プロミシング・ヤング・ウーマン
本作の予告編で使われている楽曲「TOXIC」。
アメリカの歌姫ブリトニー・スピアーズの代表曲としても知られるこの曲は、セクシーな衣装で髪を激しく揺らしながら踊るPVや、甘く囁くような歌声、そして中毒性のあるメロディが特徴的な歌です。
歌詞の中身はというと、相手の男性にメロメロになるあまり愛という名の毒に冒されていく女性をモチーフにした内容です。
この歌が劇中でどんな意味をもたらすのかは見てからの判断ですが、映像の色味のPOPさとキャリー・マリガンの毒づく言葉とが非常にマッチした選曲に感じます。

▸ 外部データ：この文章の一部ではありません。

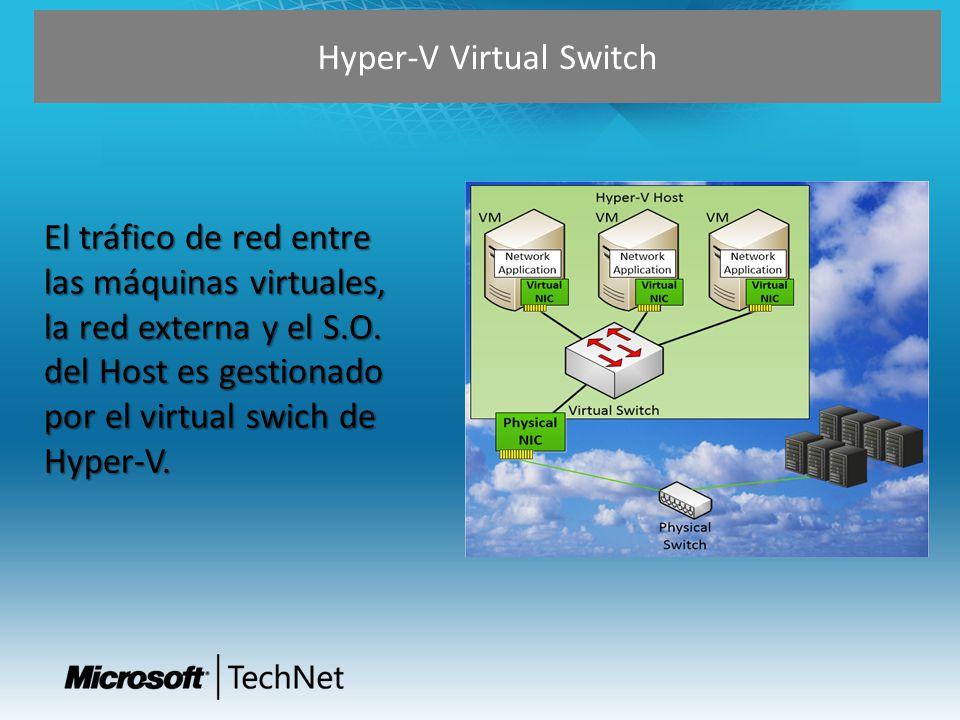 Hyper-V Virtual Switch El tráfico de red entre las máquinas virtuales, la red externa y el S.O. del Host es gestionado por el virtual swich de Hyper-V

さて、最近見かけないブリトニー・スピアーズですが、今裁判中とのこと。
どんな裁判かというと、2008年に裁判所がスピアーズが精神衰弱を理由に後見人として父親を指定したんですが、スピアーズ本人がそれを解消したいという裁判。
成年後見制度というモノらしいんですが、彼女の仕事はおろか内々なプライベートまで全てを管理されてるそう。
中でもインパクトがあるのが、子宮内避妊具を強制されており、自分の子供を産みたいのに産むことができないと告白したこと。

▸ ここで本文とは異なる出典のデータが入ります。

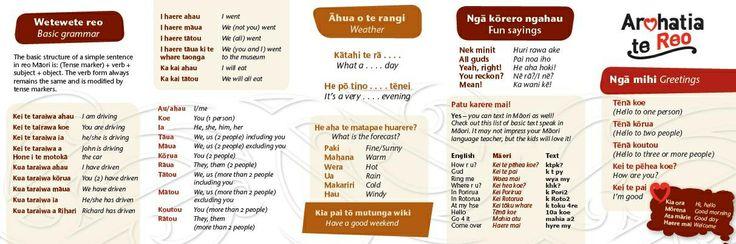 Māori conversation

結婚も出産の自分の意志で決めたいために、今回訴えたとのこと。
報道以降、裁判所が訴えを却下したり彼女自身が芸能界を引退したいと発したりと、まだ決着はつかないようです。
正に本作のタイトル通り「前途有望な若い女性」だった彼女が、現在自由を奪われている現状に、数々のセレブが彼女に賛同の声を挙げています。

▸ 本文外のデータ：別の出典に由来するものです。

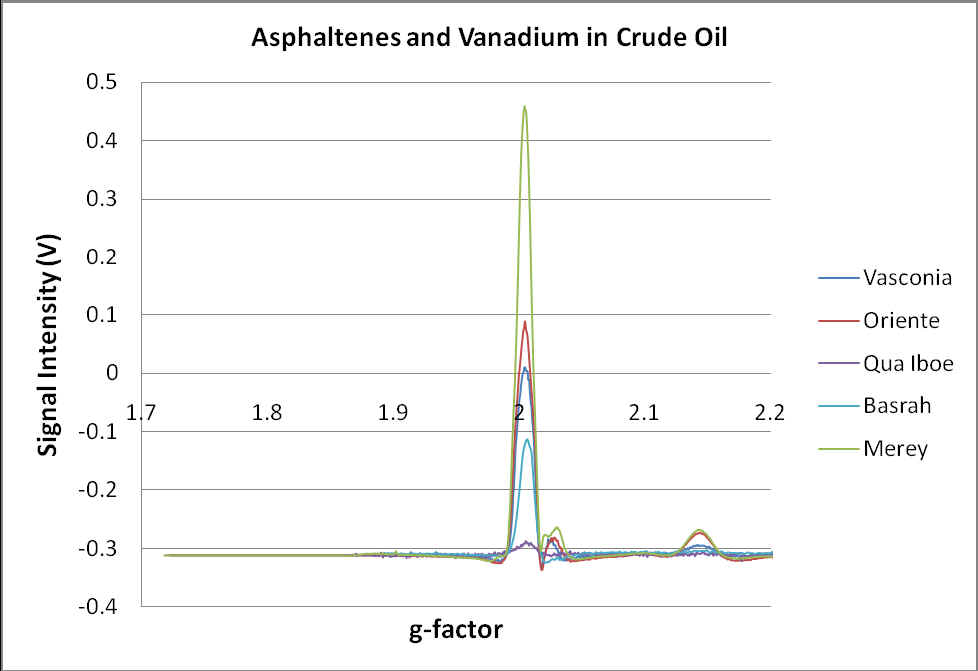 Micro-ESR Spectra of Crude Oils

本作と深い関わりのないお話かもですが、楽曲が使われていることから書いてみました。
え~というわけで早速鑑賞してまいりました!!
作品情報
米アカデミー賞脚本賞を受賞し、作品賞含む5部門にノミネートされた、一人の女性による復讐エンタ―テインメント。
「前途有望な若い女性」だった主人公の身に起きた悲しい事件をきっかけに、スリリングな復讐劇と甘いラブストーリーが並行して描かれてゆく。
酔った女性をお持ち帰りしようとする男に制裁を加えるだけではなく、男女の固定観念=ジェンダーバイアスにも痛烈な批判を浴びせることで、既に公開された国では様々な議論が巻き起こっているほど。
ジェンダーについて後進的な日本において、本作をきっかけに男女の固定観念が如何に不要であるかを浸透することを願いたいものだ。
女優や脚本家としてキャリアを積んだ女性が、本作で監督デビュー。
オリジナルである脚本に魅了されたマーゴット・ロビーが製作に加わり、本作でアカデミー賞主演女優賞にノミネートしたキャリー・マリガンが、主人公の役を誰にも譲りたくないと豪語するほど熱烈な支持を送っている。
オトコたちに制裁を加えるだけでない本作。
前途有望だった私たちに、どんな痛烈なメッセージをぶつけるのでしょうか。
あらすじ
30歳を目前にしたキャシー(キャリー・マリガン)は、ある事件によって医大を中退し、今やカフェの店員として平凡な毎日を送っている。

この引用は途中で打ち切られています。